The agenda of Tuesday’s plenary session includes the introduction of amendments to the Code of Administrative Violations envisioning fines for infringement on regulations for the status of a foreign agent for nonprofit organizations.

Initially, the amendments were part and parcel of a resounding bill that assigned the status of foreign agents to nonprofit organizations, which the Duma passed at the very end of the spring session but they were removed from the text of the Code of Administrative Violations later and were put up for the Duma’s consideration during the autumn session.

According to the bill, a failure of a nonprofit organization acting as a foreign agent to furnish appropriate state agencies with all the necessary information would be subject to fines ranging from 3,000 rubles to 5,000 rubles for individuals, 30,000 rubles to 50,000 rubles for officials, and 500,000 rubles to 1,000,000 rubles for legal entities.

If a foreign agent is not placed in a special register of organizations, its executives will have to pay a penalty of 300,000 to 500,000 rubles.
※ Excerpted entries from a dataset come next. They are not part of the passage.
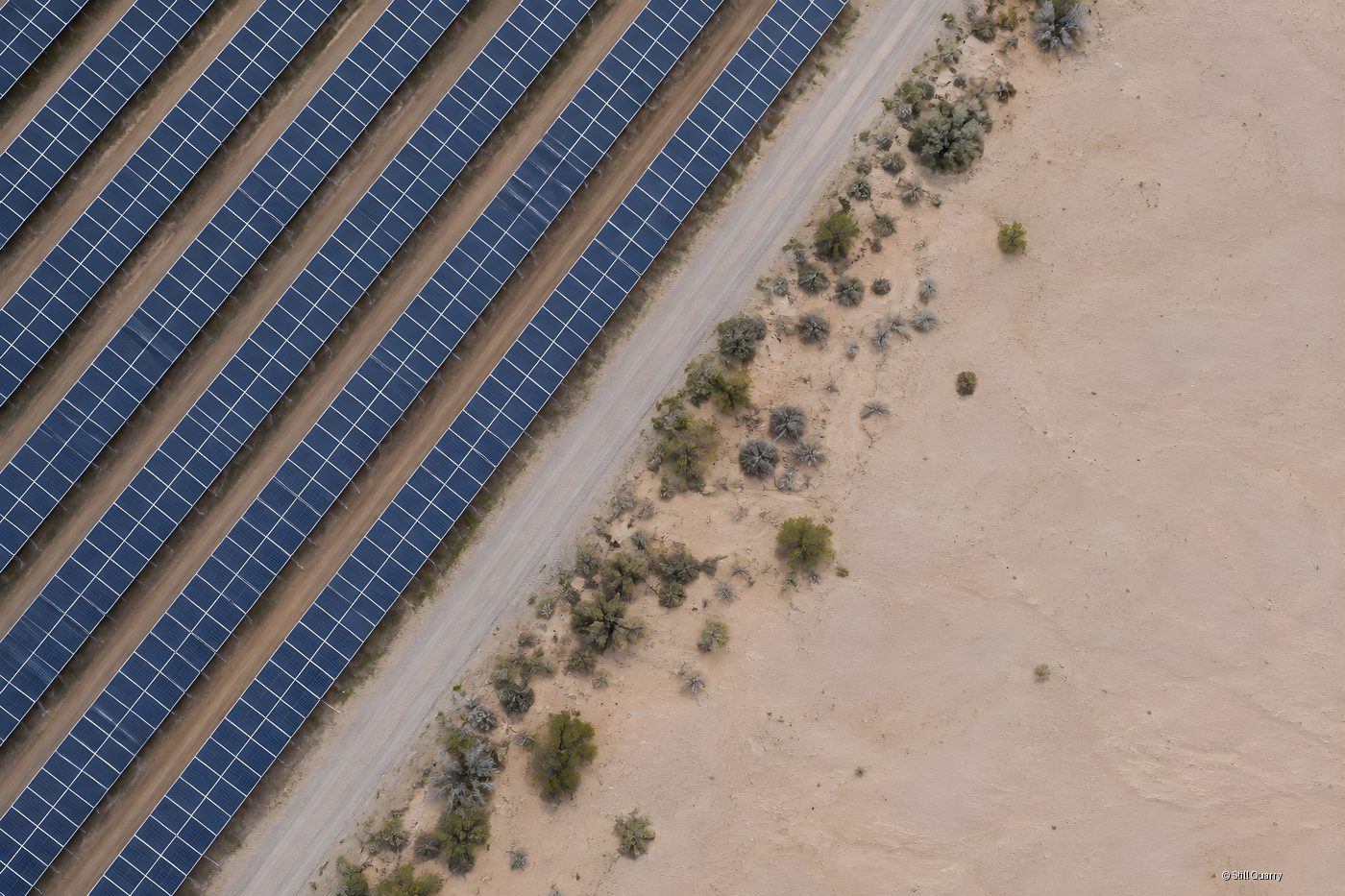 Aerial top-down view of a utility scale solar farm with photovoltaic panel rows beside a gravel road and arid desert land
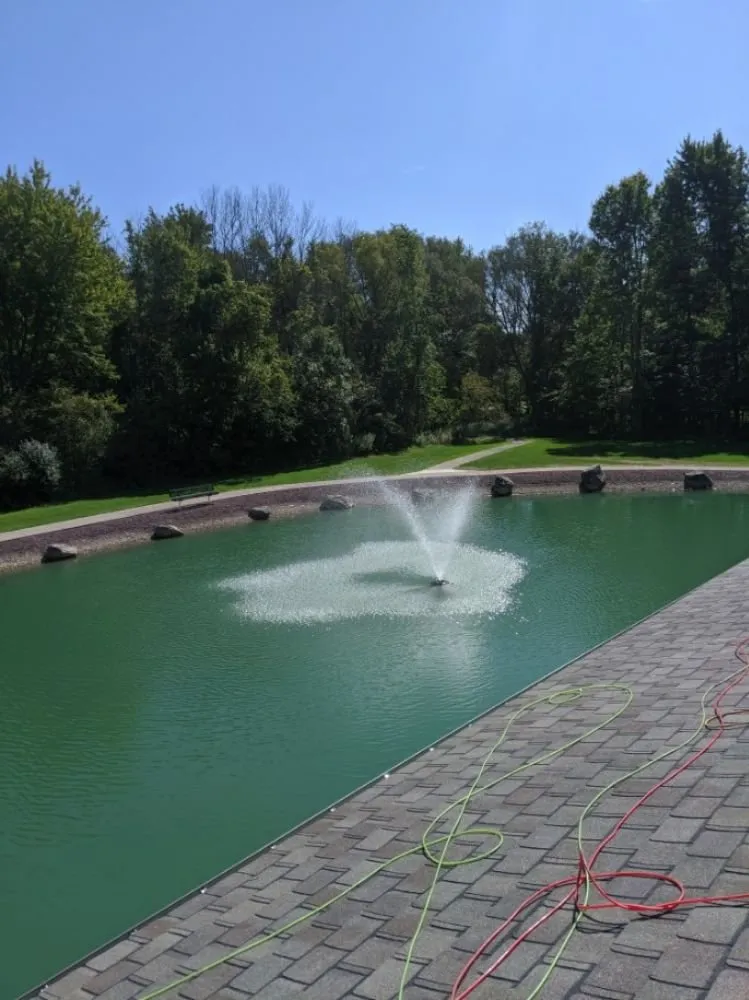 Slide of Adonis Roofing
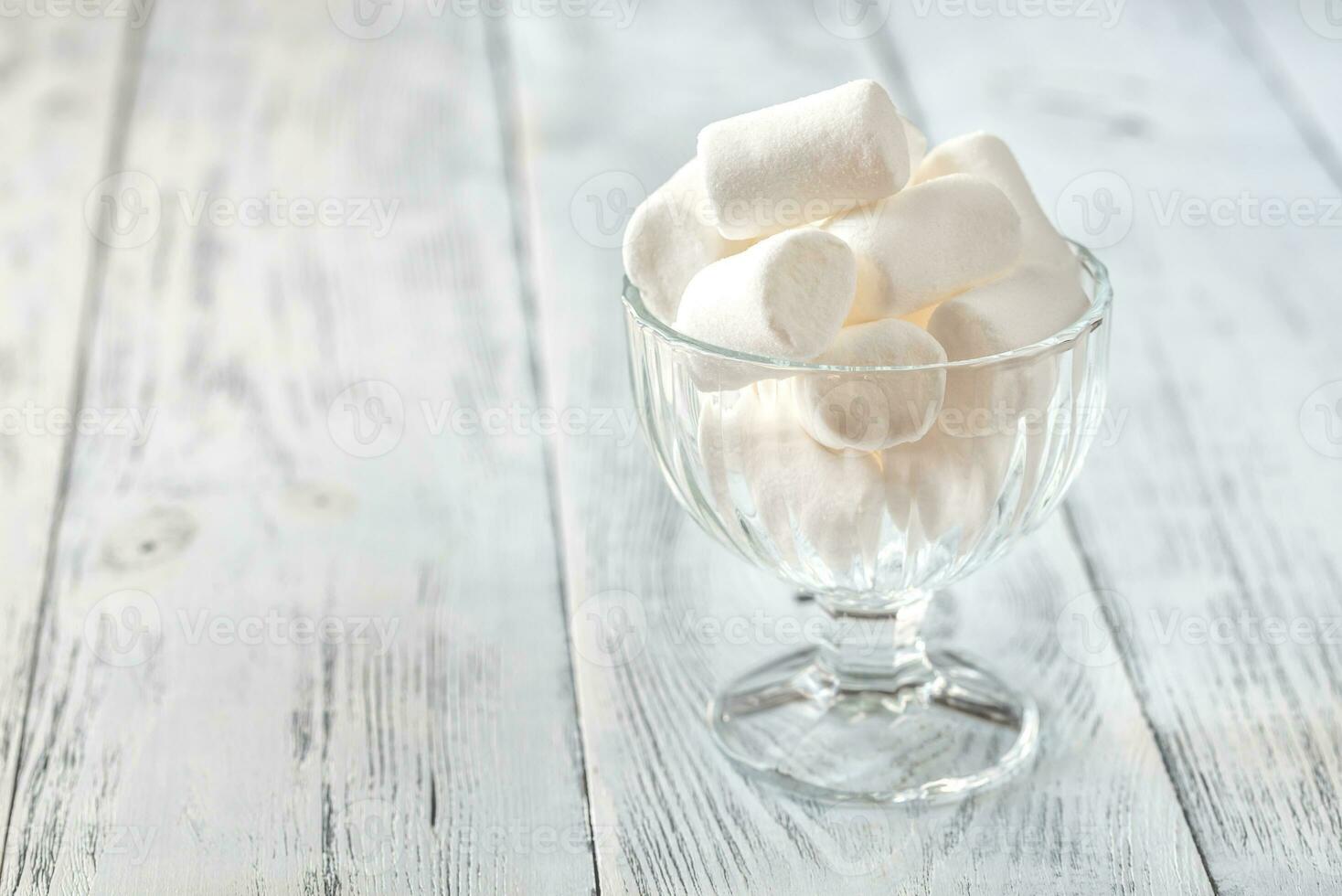 bicchiere ciotola di marshmallows su il di legno sfondo foto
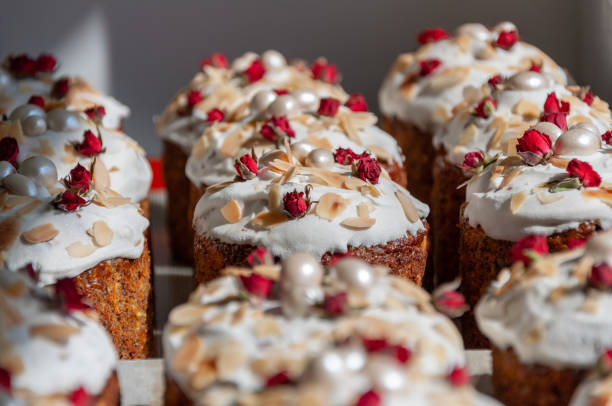 istock Delicious easter cakes with sprinkles and frosting. Easter cakes decorated with sweet sugar icing, dried little rose flowers and almond roasted flakes 1318536803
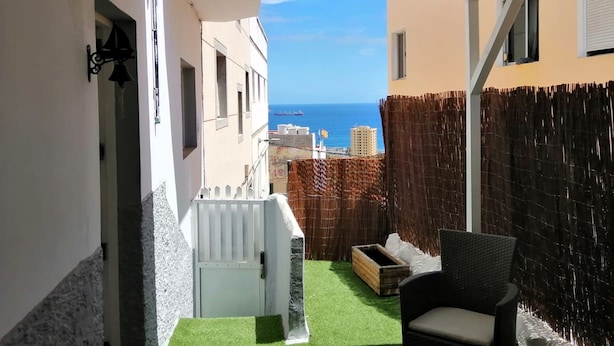 A narrow balcony with a view of the sea, a white gate, a wicker chair, and a wooden crate. - La Bussola (Las Palmas de Gran Canaria)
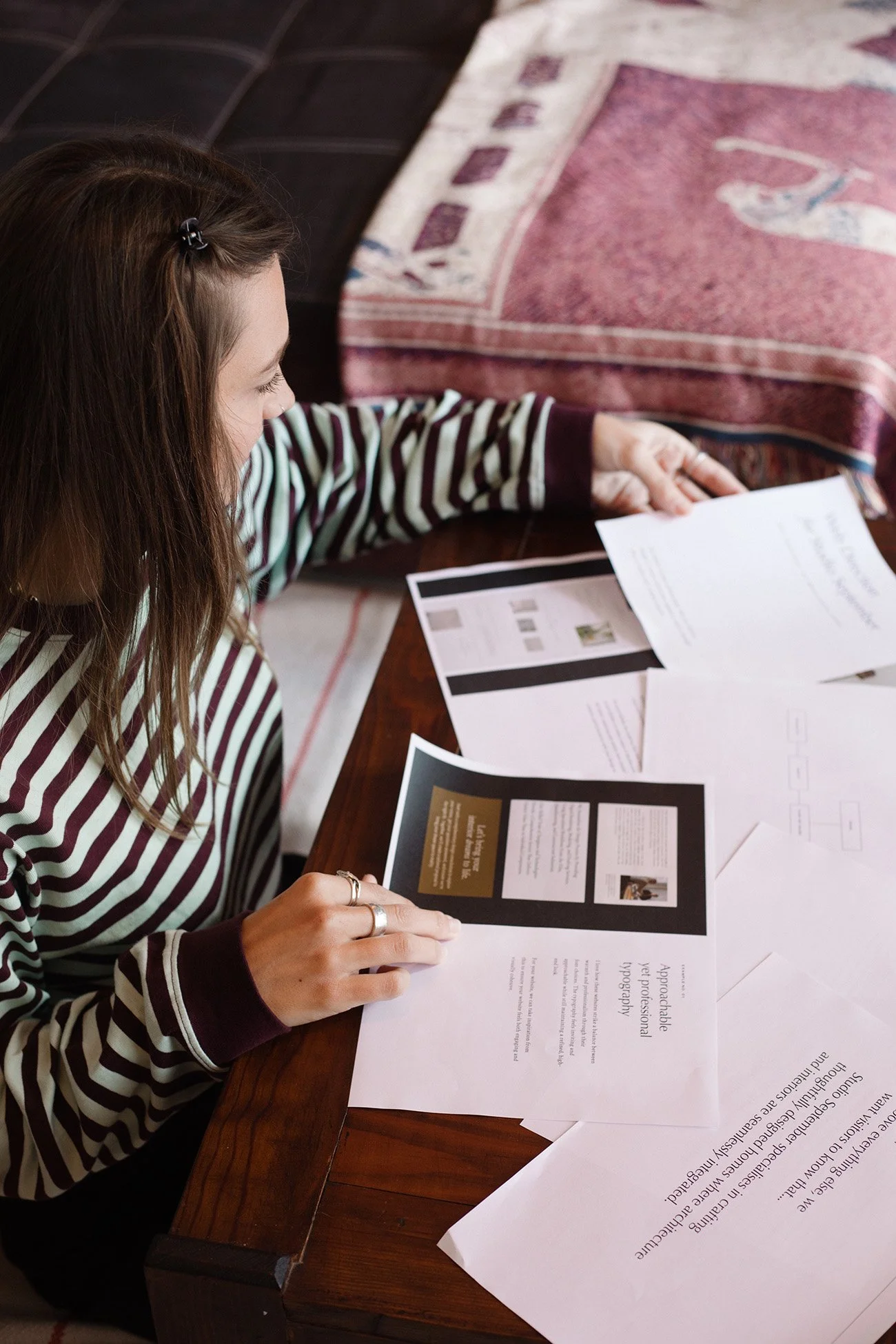 Femme lisant des documents sur une table en bois, entourée de brochures — image de branding créatif pour studio de design graphique.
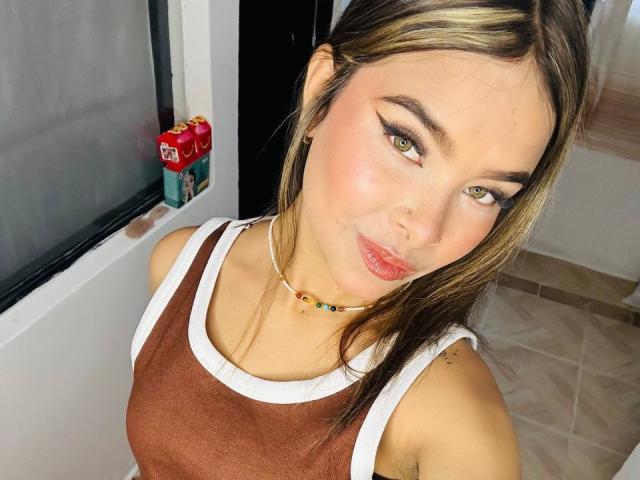 ChloeVixen with light brown tank top, white trim, small breasts, blonde highlights, green eyes, black eyeliner, pink lips, necklace, standing in front of window, tile floor.
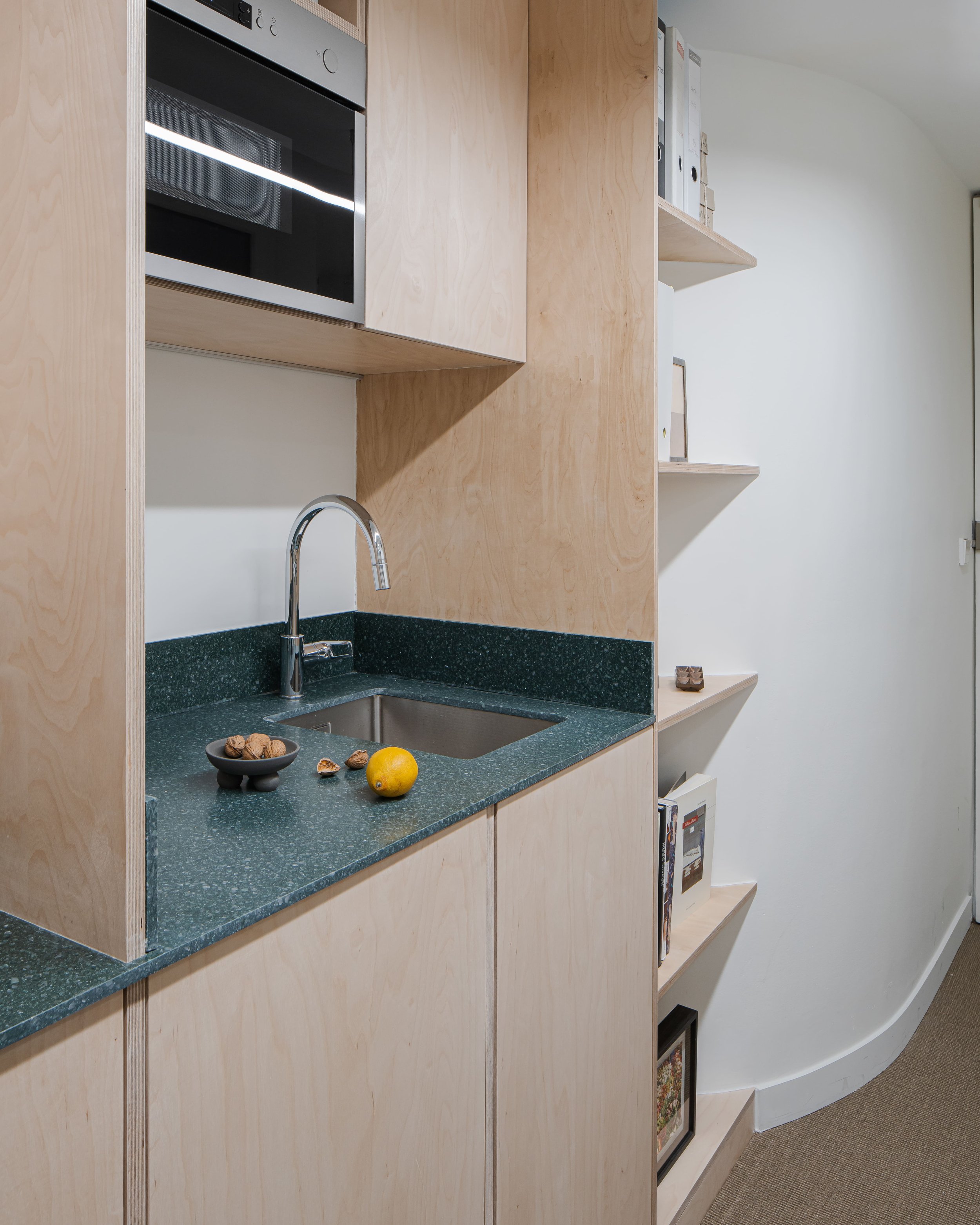 Coin cuisine avec évier, robinet, micro-ondes, étagères en bois avec livres et cadres, et fruits sur le plan de travail.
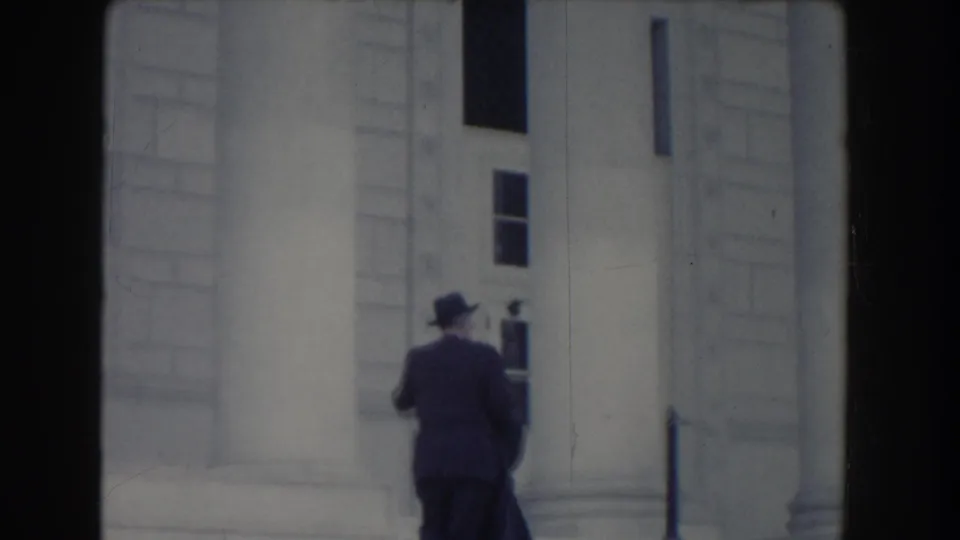 A dark-suited man in a fedora continues along a pale neoclassical building exterior in Washington, DC archival footage.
Legal entities will be subject to the fines varying from 300,000 rubles to 500,000 rubles.

Sanctions will also be imposed if a nonprofit organization uploads information in the Internet without notifying the visitors that it is a foreign agent.

If a foreign agent continues working in spite of a decision to suspend its activity, its founders will be subjected to fines of 30,000 rubles to 50,000 rubles and ordinary members, to fines of 3,000 to 5,000 rubles.

Also Tuesday, Deputy Speaker Alexander Zhukov will present a draft program of the Duma’s work during the autumn session and the agenda for the period of September 11 to September 28.